Record up to 48 cameras onto a single VCR with the EXZ9300 (black and white) and EXZ9400 (color) frame switchers from Elbex. The Framelock sync. and I.D. Code technologies have a refresh rate of 0.8 second in real-time recording mode and transmit all 48 video signals over a single transmission medium to Elbex Serial receivers. Signals can be displayed in single, quad, nine or 16 split formats. Frame Switchers are available in eight, 16, 32 and 48 camera sizes.

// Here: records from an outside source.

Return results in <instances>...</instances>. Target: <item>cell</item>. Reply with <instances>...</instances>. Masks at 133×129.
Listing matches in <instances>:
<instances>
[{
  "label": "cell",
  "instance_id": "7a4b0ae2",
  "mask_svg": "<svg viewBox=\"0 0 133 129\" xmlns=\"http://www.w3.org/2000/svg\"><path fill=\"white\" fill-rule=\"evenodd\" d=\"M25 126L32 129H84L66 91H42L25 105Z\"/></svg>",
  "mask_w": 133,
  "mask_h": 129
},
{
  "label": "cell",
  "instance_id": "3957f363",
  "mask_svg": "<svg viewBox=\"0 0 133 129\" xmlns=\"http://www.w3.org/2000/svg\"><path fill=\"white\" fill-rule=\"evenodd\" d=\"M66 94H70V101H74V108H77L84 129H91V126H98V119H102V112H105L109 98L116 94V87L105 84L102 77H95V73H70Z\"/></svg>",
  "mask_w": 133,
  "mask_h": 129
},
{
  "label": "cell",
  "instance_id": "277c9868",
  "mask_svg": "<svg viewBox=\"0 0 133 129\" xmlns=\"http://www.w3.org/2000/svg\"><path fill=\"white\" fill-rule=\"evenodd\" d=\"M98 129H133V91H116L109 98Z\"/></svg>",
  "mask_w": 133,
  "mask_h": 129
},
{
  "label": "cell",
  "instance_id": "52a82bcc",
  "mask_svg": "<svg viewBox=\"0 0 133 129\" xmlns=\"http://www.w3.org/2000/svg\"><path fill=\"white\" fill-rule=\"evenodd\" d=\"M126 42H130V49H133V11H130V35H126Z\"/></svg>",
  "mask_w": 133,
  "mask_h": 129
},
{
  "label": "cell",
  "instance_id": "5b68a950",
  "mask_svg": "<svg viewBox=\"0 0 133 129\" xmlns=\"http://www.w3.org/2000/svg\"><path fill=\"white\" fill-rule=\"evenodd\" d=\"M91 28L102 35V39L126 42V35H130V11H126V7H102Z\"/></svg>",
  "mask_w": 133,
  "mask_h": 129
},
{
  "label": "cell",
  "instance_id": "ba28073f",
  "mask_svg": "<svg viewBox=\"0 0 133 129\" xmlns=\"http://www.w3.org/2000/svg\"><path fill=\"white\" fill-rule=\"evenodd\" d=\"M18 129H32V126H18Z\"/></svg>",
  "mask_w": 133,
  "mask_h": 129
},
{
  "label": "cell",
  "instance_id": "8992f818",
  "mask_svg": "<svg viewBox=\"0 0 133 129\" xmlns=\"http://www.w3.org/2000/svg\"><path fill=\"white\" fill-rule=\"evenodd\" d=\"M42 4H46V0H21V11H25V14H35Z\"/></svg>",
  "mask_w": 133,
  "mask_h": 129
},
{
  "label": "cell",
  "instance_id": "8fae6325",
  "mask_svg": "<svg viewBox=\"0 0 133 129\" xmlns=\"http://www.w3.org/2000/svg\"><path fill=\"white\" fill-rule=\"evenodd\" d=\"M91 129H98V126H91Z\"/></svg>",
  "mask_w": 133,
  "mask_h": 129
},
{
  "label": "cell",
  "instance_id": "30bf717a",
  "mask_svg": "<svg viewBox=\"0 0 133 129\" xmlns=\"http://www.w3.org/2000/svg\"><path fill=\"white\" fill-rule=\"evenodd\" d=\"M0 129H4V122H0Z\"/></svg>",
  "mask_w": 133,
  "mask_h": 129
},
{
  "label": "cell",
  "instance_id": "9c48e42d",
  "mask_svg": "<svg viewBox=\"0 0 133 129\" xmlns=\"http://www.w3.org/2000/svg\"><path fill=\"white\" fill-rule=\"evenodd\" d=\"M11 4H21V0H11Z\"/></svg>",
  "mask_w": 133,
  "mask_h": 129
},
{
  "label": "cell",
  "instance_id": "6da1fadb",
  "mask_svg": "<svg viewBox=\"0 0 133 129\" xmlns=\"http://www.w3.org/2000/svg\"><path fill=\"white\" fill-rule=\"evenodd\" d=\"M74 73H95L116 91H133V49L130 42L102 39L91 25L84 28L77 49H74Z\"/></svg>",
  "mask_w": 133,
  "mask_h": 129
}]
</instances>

The 7105 1/3-inch black and white camera from Appro Technology has 420 lines of resolution and a minimum illumination of 0.02 lux at f1.4. The electronic shutter operates from 1/60 to 1/100,000 making it suited to indoor and outdoor applications, according to Appro. It operates at 12v DC or 24v AC, accepts DC or video auto iris lenses, and has gamma correction. It is C/CS mount and has back focus adjustments for zoom lenses. Model 2807 fiber-optic modules transfer high-speed asynchronous NRZ digital data with EMI immunity via fiber optics at speeds from 50 mb/s to 1.1 gb/s with up to 10 db optical loss. According to manufacturer Force Inc., they are suited to SONET OC-1 to OC-12, fiber channel, computer interconnects and serial HIPPI and digitized video data streams.

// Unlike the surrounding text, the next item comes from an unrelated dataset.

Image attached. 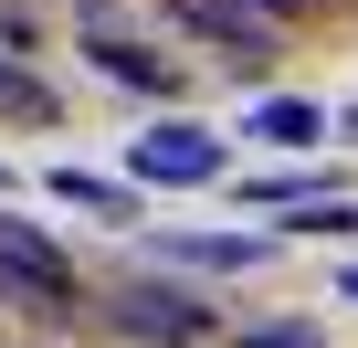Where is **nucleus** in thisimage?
Returning a JSON list of instances; mask_svg holds the SVG:
<instances>
[{"label": "nucleus", "mask_w": 358, "mask_h": 348, "mask_svg": "<svg viewBox=\"0 0 358 348\" xmlns=\"http://www.w3.org/2000/svg\"><path fill=\"white\" fill-rule=\"evenodd\" d=\"M327 190H337L327 169H253V180H243L253 211H306V201H327Z\"/></svg>", "instance_id": "obj_9"}, {"label": "nucleus", "mask_w": 358, "mask_h": 348, "mask_svg": "<svg viewBox=\"0 0 358 348\" xmlns=\"http://www.w3.org/2000/svg\"><path fill=\"white\" fill-rule=\"evenodd\" d=\"M253 11H264V22H316L327 0H253Z\"/></svg>", "instance_id": "obj_12"}, {"label": "nucleus", "mask_w": 358, "mask_h": 348, "mask_svg": "<svg viewBox=\"0 0 358 348\" xmlns=\"http://www.w3.org/2000/svg\"><path fill=\"white\" fill-rule=\"evenodd\" d=\"M53 201L95 222H137V180H95V169H53Z\"/></svg>", "instance_id": "obj_8"}, {"label": "nucleus", "mask_w": 358, "mask_h": 348, "mask_svg": "<svg viewBox=\"0 0 358 348\" xmlns=\"http://www.w3.org/2000/svg\"><path fill=\"white\" fill-rule=\"evenodd\" d=\"M243 348H327V337H316V327H306V316H274V327H253V337H243Z\"/></svg>", "instance_id": "obj_11"}, {"label": "nucleus", "mask_w": 358, "mask_h": 348, "mask_svg": "<svg viewBox=\"0 0 358 348\" xmlns=\"http://www.w3.org/2000/svg\"><path fill=\"white\" fill-rule=\"evenodd\" d=\"M158 11L190 32V43H211V64H232V74L274 64V43H285V22H264L253 0H158Z\"/></svg>", "instance_id": "obj_3"}, {"label": "nucleus", "mask_w": 358, "mask_h": 348, "mask_svg": "<svg viewBox=\"0 0 358 348\" xmlns=\"http://www.w3.org/2000/svg\"><path fill=\"white\" fill-rule=\"evenodd\" d=\"M222 169H232V137L201 127V116H158V127L127 148V180H137V190H211Z\"/></svg>", "instance_id": "obj_1"}, {"label": "nucleus", "mask_w": 358, "mask_h": 348, "mask_svg": "<svg viewBox=\"0 0 358 348\" xmlns=\"http://www.w3.org/2000/svg\"><path fill=\"white\" fill-rule=\"evenodd\" d=\"M148 253H158L169 274H179V264H190V274H253L274 243H264V232H158Z\"/></svg>", "instance_id": "obj_5"}, {"label": "nucleus", "mask_w": 358, "mask_h": 348, "mask_svg": "<svg viewBox=\"0 0 358 348\" xmlns=\"http://www.w3.org/2000/svg\"><path fill=\"white\" fill-rule=\"evenodd\" d=\"M285 232H316V243H358V190H327V201H306Z\"/></svg>", "instance_id": "obj_10"}, {"label": "nucleus", "mask_w": 358, "mask_h": 348, "mask_svg": "<svg viewBox=\"0 0 358 348\" xmlns=\"http://www.w3.org/2000/svg\"><path fill=\"white\" fill-rule=\"evenodd\" d=\"M327 127H337V116L306 106V95H253V106H243V137H253V148H327Z\"/></svg>", "instance_id": "obj_6"}, {"label": "nucleus", "mask_w": 358, "mask_h": 348, "mask_svg": "<svg viewBox=\"0 0 358 348\" xmlns=\"http://www.w3.org/2000/svg\"><path fill=\"white\" fill-rule=\"evenodd\" d=\"M116 337H148V348H211L222 337V316L190 295V285H127V295H106L95 306Z\"/></svg>", "instance_id": "obj_2"}, {"label": "nucleus", "mask_w": 358, "mask_h": 348, "mask_svg": "<svg viewBox=\"0 0 358 348\" xmlns=\"http://www.w3.org/2000/svg\"><path fill=\"white\" fill-rule=\"evenodd\" d=\"M64 116V95L22 64V53H0V127H53Z\"/></svg>", "instance_id": "obj_7"}, {"label": "nucleus", "mask_w": 358, "mask_h": 348, "mask_svg": "<svg viewBox=\"0 0 358 348\" xmlns=\"http://www.w3.org/2000/svg\"><path fill=\"white\" fill-rule=\"evenodd\" d=\"M0 190H11V169H0Z\"/></svg>", "instance_id": "obj_14"}, {"label": "nucleus", "mask_w": 358, "mask_h": 348, "mask_svg": "<svg viewBox=\"0 0 358 348\" xmlns=\"http://www.w3.org/2000/svg\"><path fill=\"white\" fill-rule=\"evenodd\" d=\"M348 306H358V264H348Z\"/></svg>", "instance_id": "obj_13"}, {"label": "nucleus", "mask_w": 358, "mask_h": 348, "mask_svg": "<svg viewBox=\"0 0 358 348\" xmlns=\"http://www.w3.org/2000/svg\"><path fill=\"white\" fill-rule=\"evenodd\" d=\"M0 295L32 306V316H74V264H64L32 222H11V211H0Z\"/></svg>", "instance_id": "obj_4"}]
</instances>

The KTD-300 is a compact desktop keypad engineered for the combined control of video switching, multiplexer and receiver systems, according to manufacturer Kalatel. It pro-vides remote multiplexing view control and total control of the Kalatel Digiplex system. It is programmable and available in a 1.75-inch rack-mount version.

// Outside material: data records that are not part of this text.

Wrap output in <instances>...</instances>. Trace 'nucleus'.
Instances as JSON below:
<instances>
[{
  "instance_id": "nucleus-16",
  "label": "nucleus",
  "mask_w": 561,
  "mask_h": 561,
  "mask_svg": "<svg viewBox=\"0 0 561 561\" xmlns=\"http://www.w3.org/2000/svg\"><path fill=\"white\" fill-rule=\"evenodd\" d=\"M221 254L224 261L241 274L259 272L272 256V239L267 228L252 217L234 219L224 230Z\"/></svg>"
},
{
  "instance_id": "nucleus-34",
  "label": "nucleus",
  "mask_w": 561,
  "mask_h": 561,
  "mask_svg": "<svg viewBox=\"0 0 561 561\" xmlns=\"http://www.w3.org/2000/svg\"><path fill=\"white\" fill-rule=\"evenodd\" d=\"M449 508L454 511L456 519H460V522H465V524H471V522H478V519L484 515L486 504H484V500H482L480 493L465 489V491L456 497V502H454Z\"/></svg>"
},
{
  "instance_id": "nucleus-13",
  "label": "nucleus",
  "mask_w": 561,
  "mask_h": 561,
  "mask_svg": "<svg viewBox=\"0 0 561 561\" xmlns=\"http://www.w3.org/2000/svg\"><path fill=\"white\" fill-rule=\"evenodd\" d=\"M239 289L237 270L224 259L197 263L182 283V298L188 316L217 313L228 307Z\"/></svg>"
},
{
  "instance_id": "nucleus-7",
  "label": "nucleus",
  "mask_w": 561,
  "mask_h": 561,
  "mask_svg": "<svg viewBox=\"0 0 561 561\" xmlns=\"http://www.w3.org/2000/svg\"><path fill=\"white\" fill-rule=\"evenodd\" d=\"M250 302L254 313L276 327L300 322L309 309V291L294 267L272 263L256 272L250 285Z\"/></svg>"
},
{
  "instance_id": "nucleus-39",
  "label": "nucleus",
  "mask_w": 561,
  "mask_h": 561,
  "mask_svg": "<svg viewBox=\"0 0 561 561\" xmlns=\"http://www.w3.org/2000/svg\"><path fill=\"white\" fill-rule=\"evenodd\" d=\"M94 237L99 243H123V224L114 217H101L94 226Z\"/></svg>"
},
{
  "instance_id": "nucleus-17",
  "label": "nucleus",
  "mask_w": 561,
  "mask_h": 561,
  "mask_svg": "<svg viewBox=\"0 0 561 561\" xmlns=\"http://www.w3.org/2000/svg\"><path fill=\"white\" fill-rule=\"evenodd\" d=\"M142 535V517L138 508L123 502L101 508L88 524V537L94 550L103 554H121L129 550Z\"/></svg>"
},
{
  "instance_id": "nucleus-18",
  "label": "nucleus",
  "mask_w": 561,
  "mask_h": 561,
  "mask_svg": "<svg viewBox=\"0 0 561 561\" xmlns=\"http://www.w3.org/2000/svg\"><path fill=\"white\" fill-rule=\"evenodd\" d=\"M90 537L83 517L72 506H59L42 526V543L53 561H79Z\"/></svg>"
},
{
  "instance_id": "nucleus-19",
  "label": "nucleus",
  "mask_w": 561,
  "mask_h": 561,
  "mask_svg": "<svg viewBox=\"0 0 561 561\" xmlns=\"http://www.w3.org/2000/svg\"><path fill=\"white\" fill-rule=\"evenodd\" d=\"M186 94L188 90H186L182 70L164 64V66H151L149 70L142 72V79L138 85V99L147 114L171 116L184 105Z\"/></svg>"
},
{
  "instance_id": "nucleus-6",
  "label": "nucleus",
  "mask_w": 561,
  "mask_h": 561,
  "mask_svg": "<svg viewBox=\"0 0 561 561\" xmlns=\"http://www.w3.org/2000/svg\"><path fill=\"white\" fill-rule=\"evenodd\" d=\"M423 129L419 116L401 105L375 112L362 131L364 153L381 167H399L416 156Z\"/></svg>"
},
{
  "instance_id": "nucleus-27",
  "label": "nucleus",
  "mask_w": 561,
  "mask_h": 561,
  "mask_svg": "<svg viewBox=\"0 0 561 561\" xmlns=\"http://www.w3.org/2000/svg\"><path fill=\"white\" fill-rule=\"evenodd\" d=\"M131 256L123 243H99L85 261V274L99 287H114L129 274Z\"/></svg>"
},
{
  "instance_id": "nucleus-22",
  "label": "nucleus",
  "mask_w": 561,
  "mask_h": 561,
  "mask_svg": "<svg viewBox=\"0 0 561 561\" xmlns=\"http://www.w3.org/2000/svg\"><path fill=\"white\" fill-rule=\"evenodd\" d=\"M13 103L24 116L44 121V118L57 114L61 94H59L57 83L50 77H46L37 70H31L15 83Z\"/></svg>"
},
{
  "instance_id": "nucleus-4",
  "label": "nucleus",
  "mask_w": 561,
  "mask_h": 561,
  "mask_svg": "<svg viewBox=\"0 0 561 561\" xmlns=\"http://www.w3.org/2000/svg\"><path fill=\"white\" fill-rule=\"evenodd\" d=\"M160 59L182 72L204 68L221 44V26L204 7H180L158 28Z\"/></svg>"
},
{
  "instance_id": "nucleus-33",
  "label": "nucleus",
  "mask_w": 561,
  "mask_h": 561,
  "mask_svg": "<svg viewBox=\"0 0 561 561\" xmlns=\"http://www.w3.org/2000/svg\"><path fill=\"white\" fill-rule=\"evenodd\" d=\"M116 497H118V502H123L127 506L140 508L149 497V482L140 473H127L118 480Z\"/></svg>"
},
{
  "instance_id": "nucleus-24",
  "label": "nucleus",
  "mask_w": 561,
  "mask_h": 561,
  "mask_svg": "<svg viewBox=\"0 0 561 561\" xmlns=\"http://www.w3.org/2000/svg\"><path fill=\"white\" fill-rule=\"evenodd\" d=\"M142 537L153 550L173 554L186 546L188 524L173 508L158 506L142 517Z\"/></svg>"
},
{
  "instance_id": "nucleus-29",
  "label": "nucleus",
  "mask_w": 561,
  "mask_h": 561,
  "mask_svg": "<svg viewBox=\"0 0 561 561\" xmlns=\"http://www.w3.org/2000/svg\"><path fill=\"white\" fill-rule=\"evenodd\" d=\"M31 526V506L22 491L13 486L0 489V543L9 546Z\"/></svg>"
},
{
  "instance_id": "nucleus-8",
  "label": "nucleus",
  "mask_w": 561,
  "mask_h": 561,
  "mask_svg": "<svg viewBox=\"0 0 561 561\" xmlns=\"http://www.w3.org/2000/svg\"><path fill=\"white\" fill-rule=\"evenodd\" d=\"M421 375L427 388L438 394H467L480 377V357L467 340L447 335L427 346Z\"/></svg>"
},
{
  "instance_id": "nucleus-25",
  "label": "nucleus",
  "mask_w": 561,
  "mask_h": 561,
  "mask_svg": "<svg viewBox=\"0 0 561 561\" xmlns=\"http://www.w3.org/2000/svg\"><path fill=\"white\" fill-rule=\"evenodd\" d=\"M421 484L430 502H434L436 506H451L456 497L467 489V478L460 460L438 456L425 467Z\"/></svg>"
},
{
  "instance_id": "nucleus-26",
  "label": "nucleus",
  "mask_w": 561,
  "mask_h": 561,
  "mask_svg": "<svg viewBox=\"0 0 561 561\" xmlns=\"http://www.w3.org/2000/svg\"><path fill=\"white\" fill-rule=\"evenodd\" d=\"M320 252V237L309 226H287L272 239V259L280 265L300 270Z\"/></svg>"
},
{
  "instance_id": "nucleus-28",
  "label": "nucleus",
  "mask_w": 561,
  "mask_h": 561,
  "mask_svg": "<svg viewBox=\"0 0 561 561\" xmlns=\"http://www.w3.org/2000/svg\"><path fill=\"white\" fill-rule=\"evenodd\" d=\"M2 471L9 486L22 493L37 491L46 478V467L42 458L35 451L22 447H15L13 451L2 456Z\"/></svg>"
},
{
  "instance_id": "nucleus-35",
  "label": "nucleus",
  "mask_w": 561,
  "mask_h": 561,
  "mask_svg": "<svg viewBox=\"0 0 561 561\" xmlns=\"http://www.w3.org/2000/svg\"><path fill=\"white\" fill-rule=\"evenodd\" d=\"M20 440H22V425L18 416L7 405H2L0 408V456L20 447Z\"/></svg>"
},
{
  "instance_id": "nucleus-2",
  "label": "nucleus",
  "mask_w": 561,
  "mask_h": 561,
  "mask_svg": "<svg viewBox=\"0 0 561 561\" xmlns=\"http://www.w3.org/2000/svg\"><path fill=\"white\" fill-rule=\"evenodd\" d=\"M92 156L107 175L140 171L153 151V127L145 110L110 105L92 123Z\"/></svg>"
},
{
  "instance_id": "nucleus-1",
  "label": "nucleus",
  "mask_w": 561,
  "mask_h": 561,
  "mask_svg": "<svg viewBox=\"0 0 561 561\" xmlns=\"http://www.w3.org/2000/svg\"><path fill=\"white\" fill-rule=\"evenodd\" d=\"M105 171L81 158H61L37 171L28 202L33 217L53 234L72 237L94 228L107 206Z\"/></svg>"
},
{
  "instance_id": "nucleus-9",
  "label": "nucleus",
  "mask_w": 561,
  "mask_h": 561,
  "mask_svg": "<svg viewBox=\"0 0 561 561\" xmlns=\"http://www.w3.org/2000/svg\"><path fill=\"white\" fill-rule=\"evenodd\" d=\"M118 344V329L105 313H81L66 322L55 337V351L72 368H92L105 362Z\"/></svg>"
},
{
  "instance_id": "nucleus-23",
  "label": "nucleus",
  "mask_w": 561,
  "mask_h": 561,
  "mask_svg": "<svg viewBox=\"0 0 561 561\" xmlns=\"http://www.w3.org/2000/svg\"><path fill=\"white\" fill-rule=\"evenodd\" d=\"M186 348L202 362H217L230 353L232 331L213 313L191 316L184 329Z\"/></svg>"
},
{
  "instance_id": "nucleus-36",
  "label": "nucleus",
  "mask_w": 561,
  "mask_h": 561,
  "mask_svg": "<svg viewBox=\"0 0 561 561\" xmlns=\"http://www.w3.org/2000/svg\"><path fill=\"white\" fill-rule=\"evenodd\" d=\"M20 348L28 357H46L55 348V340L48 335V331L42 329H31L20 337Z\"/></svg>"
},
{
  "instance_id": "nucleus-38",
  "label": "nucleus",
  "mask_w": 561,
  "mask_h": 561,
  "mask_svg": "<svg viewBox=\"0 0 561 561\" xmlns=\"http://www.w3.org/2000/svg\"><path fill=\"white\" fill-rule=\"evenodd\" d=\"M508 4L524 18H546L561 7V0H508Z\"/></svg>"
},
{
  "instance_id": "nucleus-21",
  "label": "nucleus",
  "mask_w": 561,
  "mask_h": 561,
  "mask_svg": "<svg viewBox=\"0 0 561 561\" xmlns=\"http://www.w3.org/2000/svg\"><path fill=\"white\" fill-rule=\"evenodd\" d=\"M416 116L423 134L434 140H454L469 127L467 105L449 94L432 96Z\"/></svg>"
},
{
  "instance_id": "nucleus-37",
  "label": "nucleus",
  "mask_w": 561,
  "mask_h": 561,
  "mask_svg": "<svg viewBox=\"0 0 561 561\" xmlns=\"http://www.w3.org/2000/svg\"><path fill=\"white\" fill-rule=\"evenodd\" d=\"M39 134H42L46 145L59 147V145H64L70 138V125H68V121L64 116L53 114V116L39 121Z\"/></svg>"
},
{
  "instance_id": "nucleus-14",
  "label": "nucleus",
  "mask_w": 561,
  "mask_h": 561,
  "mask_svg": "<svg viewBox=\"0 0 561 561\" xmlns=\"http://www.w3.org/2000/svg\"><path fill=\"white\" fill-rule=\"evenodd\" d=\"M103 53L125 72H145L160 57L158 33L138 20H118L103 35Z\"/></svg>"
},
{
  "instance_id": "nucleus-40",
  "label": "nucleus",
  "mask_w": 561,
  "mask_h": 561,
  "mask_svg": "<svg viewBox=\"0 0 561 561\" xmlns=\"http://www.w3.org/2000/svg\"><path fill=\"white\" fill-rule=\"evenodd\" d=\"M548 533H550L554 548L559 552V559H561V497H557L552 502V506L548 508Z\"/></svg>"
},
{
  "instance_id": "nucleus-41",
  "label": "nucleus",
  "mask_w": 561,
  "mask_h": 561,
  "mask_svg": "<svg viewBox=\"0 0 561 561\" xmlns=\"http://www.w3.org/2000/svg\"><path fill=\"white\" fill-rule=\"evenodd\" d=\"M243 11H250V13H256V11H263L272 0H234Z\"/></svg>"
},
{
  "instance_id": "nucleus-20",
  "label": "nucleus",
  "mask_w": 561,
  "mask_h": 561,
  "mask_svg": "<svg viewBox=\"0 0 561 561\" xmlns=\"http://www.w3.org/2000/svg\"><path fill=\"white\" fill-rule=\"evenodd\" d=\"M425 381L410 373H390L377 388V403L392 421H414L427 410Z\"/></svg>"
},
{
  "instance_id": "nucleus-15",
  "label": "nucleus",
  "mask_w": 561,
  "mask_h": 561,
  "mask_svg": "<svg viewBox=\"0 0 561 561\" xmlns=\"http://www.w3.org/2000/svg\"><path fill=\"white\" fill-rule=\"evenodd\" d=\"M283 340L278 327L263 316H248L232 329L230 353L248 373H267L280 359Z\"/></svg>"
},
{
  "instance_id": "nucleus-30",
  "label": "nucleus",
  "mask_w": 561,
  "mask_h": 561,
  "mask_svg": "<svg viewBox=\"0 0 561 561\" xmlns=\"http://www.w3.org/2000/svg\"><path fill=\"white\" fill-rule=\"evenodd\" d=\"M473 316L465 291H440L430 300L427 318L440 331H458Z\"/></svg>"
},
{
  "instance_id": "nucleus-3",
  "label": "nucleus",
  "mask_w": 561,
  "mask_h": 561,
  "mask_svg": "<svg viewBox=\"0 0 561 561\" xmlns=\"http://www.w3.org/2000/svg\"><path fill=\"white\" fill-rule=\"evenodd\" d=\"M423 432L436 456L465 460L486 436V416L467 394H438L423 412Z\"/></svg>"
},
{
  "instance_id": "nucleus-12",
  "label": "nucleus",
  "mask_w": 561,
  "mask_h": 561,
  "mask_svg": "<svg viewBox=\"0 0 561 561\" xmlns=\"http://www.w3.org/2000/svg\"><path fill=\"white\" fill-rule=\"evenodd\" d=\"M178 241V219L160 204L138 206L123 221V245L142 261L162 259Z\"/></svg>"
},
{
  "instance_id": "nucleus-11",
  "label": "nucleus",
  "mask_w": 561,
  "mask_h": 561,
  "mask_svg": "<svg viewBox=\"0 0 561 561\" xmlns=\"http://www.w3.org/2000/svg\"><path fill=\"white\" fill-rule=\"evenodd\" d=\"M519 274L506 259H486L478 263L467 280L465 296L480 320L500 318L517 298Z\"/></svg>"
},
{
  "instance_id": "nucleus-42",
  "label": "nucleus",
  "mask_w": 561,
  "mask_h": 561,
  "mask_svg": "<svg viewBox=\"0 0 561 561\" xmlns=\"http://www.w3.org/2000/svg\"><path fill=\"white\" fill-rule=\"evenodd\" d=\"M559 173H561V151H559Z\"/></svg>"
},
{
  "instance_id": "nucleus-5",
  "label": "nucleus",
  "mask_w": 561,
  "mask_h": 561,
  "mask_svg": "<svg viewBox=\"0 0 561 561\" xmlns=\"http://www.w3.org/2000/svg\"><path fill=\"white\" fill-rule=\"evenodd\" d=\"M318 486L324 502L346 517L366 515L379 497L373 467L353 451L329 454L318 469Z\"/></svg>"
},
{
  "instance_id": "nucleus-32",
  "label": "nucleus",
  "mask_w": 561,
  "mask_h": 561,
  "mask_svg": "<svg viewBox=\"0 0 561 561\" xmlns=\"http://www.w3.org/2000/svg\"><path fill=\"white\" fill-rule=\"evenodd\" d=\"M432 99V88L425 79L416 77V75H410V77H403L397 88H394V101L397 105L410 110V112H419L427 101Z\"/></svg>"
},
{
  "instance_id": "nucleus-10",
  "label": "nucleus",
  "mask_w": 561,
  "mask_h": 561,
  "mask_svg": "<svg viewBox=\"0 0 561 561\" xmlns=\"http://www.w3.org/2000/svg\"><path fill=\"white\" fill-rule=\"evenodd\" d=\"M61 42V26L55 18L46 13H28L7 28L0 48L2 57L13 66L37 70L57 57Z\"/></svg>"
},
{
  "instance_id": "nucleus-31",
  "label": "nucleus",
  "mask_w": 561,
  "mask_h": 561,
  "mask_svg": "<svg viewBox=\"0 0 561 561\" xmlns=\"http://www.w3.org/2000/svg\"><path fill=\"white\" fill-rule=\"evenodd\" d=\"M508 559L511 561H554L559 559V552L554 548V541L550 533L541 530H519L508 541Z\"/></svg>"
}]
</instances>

The DigiTek series of intrusion detectors detects changes in video by comparing a current scene in a user-defined detection zone to a reference scene held in memory. From Vicon Industries, the three models accept four, eight and sixteen video inputs and feature sequential switching. Each camera can be programmed for sensitivity levels, indoor or outdoor settings, object size and object dwell time. Maximum sensitivity is +/-4 IRE, relative to a video signal of 80 IRE. A motion detection mode compensates for environmental light changes. The SSC-C104 color CCD camera features a 1/3-inch HyperHAD interline transfer CCD and wide-range auto-tracking white balance (ATW) of 2,000 to 10,000 degrees K for excellent image quality, according to manufacturer Sony Electronics. It also features wide-range CCD iris function (1/69 to 1/100,000 second) with level control, back-light compensation and a selectable Turbo AGC feature for sensitivity of 1.0 lux at f1.2. The AG-6740, a S-VHS time-lapse recorder with high-density recording, records more fields per second, according to manufacturer Panasonic's Broadcast and Television Systems Co. It includes Panasonic's IQ transport mechanism, direct drive motors for each reel, a 16-bit digital servo mechanism, an impedance roller and an auto head cleaner. Recording modes range from two hours to 960 hours on a single T-120 cassette. Additional features include: alarm recording, emergency recording, blue-screen indicator, repeat time indicator, tape remaining warning and RS-232C compatibility for computer-controlled programming and operation.